**AIM OF THE EXERCISE:** Every entry below should be transcribed exactly; pictures stay out of the copy.

----------

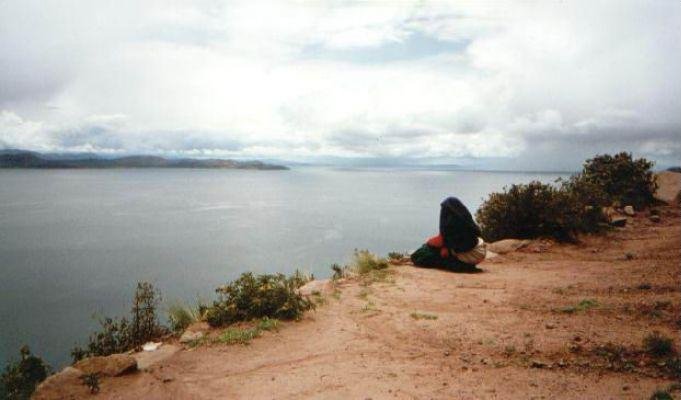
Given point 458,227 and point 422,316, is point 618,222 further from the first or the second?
point 422,316

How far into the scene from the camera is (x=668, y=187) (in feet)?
77.9

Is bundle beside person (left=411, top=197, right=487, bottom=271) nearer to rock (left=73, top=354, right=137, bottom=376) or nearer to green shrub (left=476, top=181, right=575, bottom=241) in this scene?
green shrub (left=476, top=181, right=575, bottom=241)

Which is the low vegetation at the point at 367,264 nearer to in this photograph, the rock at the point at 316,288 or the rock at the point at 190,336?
the rock at the point at 316,288

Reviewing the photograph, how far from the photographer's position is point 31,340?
59.5 ft

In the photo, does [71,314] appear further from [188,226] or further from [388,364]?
[188,226]

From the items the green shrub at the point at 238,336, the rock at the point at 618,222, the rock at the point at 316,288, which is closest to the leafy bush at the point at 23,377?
the green shrub at the point at 238,336

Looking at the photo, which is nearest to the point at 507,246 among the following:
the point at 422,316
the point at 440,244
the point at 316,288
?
the point at 440,244

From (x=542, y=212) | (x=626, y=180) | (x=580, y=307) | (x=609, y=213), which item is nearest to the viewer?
(x=580, y=307)

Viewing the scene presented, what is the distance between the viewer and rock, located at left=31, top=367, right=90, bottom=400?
5250 millimetres

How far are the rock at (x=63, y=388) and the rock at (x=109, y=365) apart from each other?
0.17m

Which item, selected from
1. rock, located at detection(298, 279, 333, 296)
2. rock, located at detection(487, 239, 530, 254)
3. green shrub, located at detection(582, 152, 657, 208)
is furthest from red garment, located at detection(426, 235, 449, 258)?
green shrub, located at detection(582, 152, 657, 208)

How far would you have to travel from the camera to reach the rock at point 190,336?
714 cm

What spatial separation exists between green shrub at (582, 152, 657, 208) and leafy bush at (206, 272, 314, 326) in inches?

----------

**WRITTEN SOLUTION:**
Given point 458,227 and point 422,316, is point 618,222 further from the first or the second?
point 422,316

How far into the scene from the camera is (x=668, y=187) (in feet)?
77.9

Is bundle beside person (left=411, top=197, right=487, bottom=271) nearer to rock (left=73, top=354, right=137, bottom=376) or nearer to green shrub (left=476, top=181, right=575, bottom=241) in this scene?
green shrub (left=476, top=181, right=575, bottom=241)

Which is the low vegetation at the point at 367,264 nearer to in this photograph, the rock at the point at 316,288 or the rock at the point at 190,336?
the rock at the point at 316,288

Reviewing the photograph, how far from the photographer's position is point 31,340?
59.5 ft

In the photo, does [71,314] appear further from [188,226] or further from [388,364]?
[188,226]

From the items the green shrub at the point at 238,336, the rock at the point at 618,222, the rock at the point at 316,288, which is closest to the leafy bush at the point at 23,377?
the green shrub at the point at 238,336

Looking at the photo, which is nearest to the point at 507,246 among the following:
the point at 422,316
the point at 440,244
the point at 316,288
?
the point at 440,244

From (x=542, y=212) | (x=626, y=180) | (x=580, y=307) | (x=609, y=213), which item is nearest to the viewer?
(x=580, y=307)

Viewing the scene presented, what is the distance between the viewer and rock, located at left=31, top=367, right=90, bottom=400?
5250 millimetres

How far are the rock at (x=63, y=388) and the rock at (x=109, y=365) apart from each other?
0.17m

Which item, selected from
1. rock, located at detection(298, 279, 333, 296)
2. rock, located at detection(487, 239, 530, 254)
3. green shrub, located at detection(582, 152, 657, 208)
is furthest from red garment, located at detection(426, 235, 449, 258)?
green shrub, located at detection(582, 152, 657, 208)

How far would you have to travel from the camera to reach the rock at point 190,336?
714 cm

What spatial separation exists between green shrub at (582, 152, 657, 208) and leafy bush at (206, 272, 314, 326) in inches?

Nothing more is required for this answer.